TO DO:
For the records below, output word for word the lines from the one with "the Dead, 1985)" up to and including the one with "1961 Israel Stamp". No pictures.

RECORD EXTRACTS:
════════

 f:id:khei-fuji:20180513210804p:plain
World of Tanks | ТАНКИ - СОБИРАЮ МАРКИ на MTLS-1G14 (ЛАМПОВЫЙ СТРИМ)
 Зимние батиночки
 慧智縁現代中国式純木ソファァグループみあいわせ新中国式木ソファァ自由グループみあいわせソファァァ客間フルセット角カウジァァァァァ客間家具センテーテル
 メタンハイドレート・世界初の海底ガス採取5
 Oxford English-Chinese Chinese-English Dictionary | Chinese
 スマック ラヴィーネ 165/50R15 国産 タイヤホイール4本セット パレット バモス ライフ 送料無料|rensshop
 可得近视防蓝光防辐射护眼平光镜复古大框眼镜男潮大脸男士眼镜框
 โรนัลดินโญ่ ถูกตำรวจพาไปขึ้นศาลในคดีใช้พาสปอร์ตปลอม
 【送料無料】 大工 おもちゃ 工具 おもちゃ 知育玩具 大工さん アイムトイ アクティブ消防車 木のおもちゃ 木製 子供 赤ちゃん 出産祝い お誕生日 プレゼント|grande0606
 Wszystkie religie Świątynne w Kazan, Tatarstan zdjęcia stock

════════

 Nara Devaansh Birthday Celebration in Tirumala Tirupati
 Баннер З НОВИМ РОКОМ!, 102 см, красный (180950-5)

════════

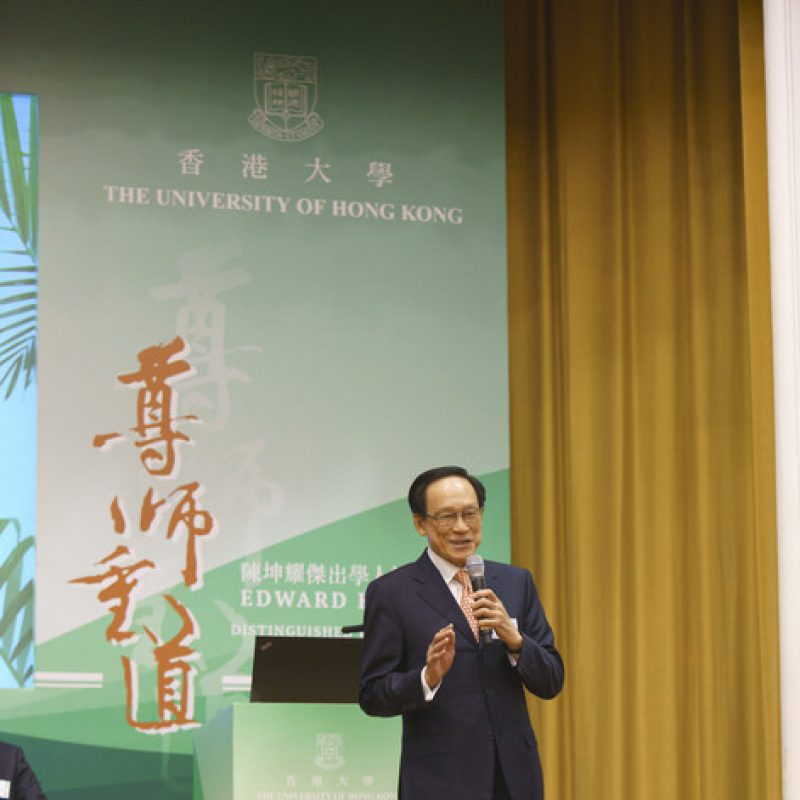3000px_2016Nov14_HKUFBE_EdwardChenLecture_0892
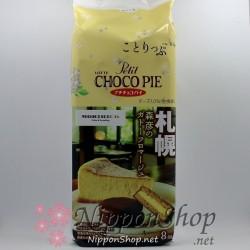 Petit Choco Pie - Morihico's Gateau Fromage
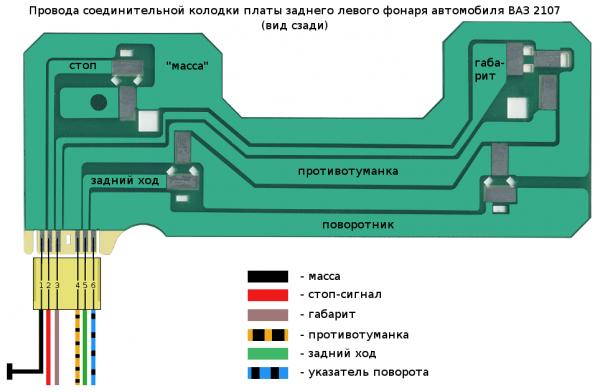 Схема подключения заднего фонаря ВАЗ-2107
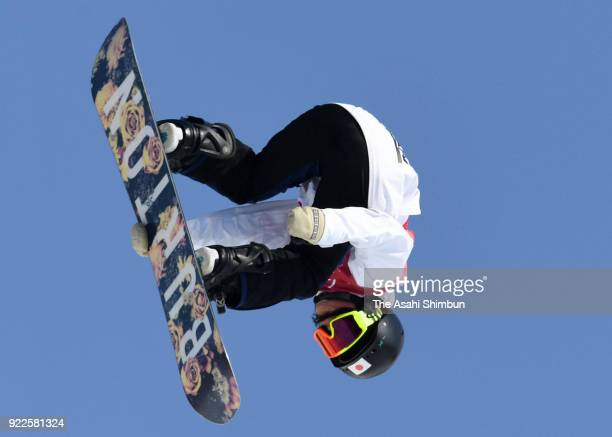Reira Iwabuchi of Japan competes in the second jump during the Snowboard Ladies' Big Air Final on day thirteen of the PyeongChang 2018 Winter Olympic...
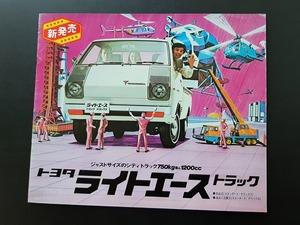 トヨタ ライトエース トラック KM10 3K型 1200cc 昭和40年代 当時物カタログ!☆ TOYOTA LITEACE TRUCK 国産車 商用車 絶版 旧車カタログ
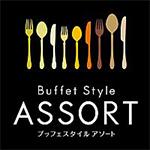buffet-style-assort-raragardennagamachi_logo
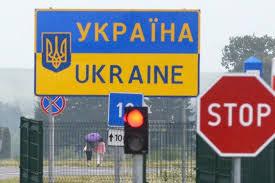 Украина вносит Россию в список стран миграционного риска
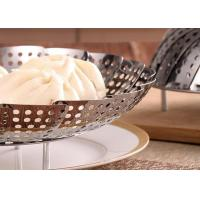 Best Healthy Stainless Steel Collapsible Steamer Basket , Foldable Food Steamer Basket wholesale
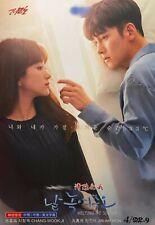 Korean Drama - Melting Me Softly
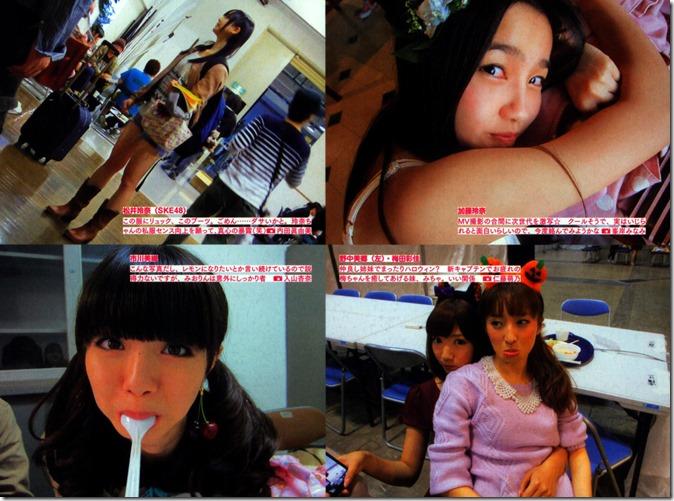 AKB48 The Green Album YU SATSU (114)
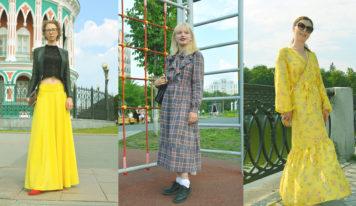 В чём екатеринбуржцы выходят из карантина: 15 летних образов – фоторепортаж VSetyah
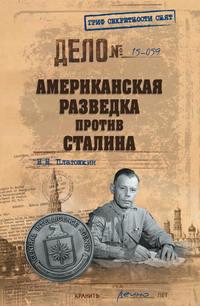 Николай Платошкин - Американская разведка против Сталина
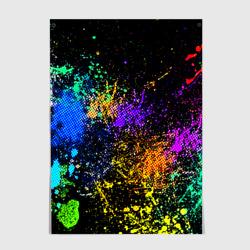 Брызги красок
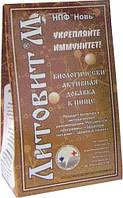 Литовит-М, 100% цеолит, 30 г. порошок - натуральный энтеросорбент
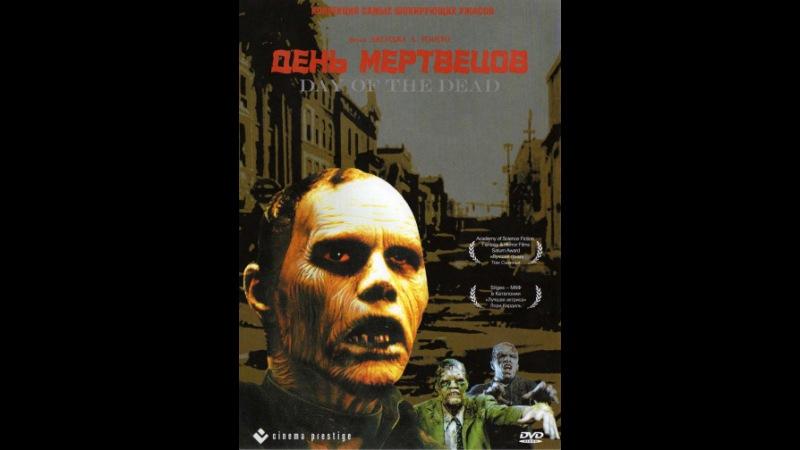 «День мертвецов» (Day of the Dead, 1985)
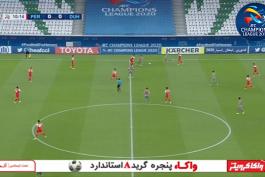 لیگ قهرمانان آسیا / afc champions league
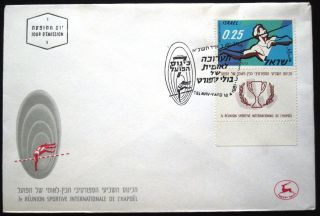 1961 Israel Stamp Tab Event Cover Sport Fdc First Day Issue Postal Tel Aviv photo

════════

ANSWER:
 «День мертвецов» (Day of the Dead, 1985)
 لیگ قهرمانان آسیا / afc champions league
 1961 Israel Stamp Tab Event Cover Sport Fdc First Day Issue Postal Tel Aviv photo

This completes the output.